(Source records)
________________
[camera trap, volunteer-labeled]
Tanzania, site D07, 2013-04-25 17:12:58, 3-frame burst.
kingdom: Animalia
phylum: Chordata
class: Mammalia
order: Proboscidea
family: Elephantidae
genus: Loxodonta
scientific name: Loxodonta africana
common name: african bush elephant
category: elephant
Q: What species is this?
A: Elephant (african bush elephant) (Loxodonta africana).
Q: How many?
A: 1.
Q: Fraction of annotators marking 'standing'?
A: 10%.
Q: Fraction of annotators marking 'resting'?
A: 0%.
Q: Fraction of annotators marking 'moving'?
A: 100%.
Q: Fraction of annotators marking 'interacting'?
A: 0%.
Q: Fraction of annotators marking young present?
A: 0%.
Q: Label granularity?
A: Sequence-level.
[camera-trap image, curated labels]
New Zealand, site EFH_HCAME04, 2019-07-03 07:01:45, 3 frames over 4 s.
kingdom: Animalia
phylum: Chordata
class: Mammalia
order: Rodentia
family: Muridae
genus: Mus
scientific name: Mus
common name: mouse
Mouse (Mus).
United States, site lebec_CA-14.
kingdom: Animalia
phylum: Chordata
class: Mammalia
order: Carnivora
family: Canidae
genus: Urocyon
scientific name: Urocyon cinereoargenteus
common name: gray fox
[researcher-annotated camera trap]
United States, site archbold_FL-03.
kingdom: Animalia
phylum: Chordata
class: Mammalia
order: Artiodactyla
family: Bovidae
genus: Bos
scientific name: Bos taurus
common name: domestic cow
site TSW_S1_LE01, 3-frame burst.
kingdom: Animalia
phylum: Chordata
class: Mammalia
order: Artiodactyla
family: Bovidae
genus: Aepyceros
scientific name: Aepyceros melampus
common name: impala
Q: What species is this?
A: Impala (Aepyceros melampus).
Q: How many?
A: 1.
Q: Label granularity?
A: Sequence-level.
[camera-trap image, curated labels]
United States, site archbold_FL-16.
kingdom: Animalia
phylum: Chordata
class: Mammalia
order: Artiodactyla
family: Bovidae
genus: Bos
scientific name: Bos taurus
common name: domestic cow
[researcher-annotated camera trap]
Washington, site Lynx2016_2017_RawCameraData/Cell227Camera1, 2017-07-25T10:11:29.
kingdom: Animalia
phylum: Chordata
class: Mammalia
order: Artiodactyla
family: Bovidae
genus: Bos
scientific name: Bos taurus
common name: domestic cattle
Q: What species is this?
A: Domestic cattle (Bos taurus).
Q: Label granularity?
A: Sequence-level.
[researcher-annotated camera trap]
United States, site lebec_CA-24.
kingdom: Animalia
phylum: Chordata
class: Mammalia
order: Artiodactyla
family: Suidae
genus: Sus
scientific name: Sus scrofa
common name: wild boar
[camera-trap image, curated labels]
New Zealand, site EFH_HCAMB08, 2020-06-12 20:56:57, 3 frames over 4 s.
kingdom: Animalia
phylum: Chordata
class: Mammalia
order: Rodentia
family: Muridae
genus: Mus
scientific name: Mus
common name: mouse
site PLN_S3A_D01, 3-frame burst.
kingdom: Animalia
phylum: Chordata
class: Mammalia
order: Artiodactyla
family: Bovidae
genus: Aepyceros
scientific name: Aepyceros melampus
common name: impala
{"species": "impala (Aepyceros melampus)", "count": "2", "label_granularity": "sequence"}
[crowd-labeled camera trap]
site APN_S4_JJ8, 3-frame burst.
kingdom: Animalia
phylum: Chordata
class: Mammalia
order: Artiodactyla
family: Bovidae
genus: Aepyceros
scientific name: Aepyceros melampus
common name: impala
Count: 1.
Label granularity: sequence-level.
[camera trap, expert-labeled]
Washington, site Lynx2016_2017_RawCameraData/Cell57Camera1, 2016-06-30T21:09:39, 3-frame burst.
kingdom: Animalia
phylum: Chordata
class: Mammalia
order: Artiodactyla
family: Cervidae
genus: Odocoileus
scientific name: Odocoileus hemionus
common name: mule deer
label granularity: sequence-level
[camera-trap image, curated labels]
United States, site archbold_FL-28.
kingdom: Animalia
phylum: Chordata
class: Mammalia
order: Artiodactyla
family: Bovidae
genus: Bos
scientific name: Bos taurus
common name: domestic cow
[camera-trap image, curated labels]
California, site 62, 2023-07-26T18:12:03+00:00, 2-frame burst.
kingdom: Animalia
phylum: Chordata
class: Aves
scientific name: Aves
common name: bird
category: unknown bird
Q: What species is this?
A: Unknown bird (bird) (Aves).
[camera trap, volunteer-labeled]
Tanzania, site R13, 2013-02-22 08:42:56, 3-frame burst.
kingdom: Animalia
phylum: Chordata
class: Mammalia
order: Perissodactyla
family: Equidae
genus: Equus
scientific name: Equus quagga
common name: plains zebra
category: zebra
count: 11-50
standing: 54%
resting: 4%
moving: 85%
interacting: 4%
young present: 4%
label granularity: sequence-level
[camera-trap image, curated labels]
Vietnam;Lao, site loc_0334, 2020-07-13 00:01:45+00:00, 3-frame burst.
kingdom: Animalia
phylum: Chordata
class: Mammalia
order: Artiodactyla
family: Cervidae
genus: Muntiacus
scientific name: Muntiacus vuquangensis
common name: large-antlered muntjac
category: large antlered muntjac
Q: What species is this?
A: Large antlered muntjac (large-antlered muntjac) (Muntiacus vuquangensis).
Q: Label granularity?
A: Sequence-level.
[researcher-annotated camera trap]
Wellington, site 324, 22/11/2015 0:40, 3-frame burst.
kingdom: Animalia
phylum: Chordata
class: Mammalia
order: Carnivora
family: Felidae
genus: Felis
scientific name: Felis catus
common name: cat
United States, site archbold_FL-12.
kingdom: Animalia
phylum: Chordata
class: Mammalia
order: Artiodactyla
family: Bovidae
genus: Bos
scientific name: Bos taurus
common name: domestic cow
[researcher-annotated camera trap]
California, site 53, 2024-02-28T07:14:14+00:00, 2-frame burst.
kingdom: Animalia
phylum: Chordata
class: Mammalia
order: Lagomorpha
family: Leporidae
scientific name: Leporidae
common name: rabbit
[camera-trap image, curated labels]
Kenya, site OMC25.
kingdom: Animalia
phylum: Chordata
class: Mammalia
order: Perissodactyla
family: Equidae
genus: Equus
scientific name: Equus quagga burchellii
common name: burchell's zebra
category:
________________
### Instructions for the task
Reproduce all lines from the records above that include the word "category".

### Result of this exercise
category: elephant
category: unknown bird
category: zebra
category: large antlered muntjac
category:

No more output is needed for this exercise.